Toronto International Film Festival

Toronto International Film Festival
The Toronto International Film Festival (TIFF, stylized as tiff.) is one of the biggest and most prestigious film festivals in North America, as well as one of the world’s largest publicly attended film festivals. It has been held in Toronto, Ontario, Canada every year since 1976. It is accredited by the International Federation of Film Producers Associations (FIAPF) as a non-competitive feature film festival.

The Toronto International Film Festival was founded by Dusty Cohl, Bill Marshall and Henk van der Kolk. The inaugural festival was held in 1976 as the Toronto Festival of Festivals. The organizers chose such a name because they collected the best films from other film festivals around the world to screen them in Toronto. The first TIFF featured 127 films from 30 countries and attracted an audience of 35,000.

The festival has been constantly growing and developing since its inception. It attracts over 480,000 festival-goers annually, including more than 5,000 industry professionals. It begins on the Thursday after Labor Day (the first Monday of September) and lasts for 11 days.

Interestingly enough, it took some time before the Toronto International Film Festival managed to gain respect from major Hollywood studios. They were reluctant to submit their films because they felt that Toronto audiences would be too parochial for their projects. But things have changed since then. Today, TIFF is considered to be one of the most influential film festivals. According to Variety magazine, it is second only to the Cannes Film Festival in terms of high-profile films, stars in attendance and market activity.
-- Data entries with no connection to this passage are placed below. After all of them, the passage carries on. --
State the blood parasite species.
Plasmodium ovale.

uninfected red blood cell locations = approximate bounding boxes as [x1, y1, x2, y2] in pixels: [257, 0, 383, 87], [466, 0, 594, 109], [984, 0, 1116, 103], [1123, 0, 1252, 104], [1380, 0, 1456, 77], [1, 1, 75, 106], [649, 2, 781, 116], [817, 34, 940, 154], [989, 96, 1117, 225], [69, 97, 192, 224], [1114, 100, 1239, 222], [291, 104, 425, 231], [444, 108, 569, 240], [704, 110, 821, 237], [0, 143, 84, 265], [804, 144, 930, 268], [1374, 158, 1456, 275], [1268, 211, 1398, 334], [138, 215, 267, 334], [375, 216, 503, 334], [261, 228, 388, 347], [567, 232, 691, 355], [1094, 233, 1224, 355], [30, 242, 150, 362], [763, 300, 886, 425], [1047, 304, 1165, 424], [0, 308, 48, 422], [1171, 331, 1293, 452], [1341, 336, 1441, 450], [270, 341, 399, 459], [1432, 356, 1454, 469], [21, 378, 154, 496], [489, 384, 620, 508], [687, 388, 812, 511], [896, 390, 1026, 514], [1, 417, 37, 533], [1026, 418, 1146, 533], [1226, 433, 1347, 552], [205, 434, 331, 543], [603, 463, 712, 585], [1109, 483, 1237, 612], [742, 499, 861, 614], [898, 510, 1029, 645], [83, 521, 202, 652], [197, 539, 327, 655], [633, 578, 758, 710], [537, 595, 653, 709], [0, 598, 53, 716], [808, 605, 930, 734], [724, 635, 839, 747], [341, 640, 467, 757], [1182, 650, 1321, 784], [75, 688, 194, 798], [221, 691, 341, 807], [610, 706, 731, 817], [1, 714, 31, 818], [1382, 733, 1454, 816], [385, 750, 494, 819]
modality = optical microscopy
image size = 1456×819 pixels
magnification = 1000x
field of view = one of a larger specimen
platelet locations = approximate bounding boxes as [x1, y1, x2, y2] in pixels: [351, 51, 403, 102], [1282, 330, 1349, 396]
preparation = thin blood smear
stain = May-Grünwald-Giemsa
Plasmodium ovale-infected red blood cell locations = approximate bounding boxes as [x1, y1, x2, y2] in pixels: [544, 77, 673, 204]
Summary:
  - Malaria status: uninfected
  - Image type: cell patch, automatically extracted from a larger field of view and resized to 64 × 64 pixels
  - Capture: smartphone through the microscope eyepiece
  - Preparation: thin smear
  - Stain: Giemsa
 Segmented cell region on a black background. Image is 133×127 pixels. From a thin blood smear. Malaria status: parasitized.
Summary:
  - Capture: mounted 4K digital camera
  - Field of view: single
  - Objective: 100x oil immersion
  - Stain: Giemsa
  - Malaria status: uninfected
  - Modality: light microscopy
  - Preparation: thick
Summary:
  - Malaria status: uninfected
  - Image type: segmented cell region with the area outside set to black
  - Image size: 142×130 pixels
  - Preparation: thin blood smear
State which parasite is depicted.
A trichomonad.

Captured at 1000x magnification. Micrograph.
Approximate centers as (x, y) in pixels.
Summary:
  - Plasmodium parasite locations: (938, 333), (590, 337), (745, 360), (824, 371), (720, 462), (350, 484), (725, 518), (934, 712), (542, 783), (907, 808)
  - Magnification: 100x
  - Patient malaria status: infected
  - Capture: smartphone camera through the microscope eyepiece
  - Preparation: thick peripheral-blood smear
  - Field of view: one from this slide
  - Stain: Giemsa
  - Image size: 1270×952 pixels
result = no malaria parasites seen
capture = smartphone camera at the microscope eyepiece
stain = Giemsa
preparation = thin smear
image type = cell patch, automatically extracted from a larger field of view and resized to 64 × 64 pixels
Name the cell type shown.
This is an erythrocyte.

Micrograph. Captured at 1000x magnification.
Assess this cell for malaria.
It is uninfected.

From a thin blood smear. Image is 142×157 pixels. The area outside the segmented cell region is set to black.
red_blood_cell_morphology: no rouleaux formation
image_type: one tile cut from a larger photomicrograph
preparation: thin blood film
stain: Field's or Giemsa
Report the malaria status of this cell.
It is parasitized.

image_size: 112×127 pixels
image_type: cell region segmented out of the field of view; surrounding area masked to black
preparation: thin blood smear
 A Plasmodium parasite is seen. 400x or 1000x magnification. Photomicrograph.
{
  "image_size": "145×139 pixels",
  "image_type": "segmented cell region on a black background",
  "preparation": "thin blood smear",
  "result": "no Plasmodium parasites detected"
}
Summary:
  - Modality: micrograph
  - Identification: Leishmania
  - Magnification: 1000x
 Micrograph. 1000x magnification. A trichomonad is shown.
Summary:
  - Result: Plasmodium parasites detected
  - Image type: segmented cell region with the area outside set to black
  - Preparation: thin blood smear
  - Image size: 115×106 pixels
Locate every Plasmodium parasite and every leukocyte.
TIFF is a non-competitive film festival; it lacks a professional jury and doesn’t hand out awards for various categories. It does, however, have the People’s Choice Award presented to the best feature film as voted by the festival audience. The People’s Choice winners at TIFF have often later earned Academy Award nominations for Best Film. The films that have earned both TIFF’s People’s Choice Award and the Oscar include Chariots of Fire, American Beauty, Slumdog Millionaire, The King’s Speech, and 12 Years a Slave.

The main venue of the Toronto International Film Festival is TIFF Bell Lightbox a cultural center in downtown Toronto constructed specifically for the festival. Along with the festival, it hosts year-round cultural events including film screenings, workshops, lectures, discussions, industry events, and more. Festival screenings are held at about 30 venues in downtown Toronto.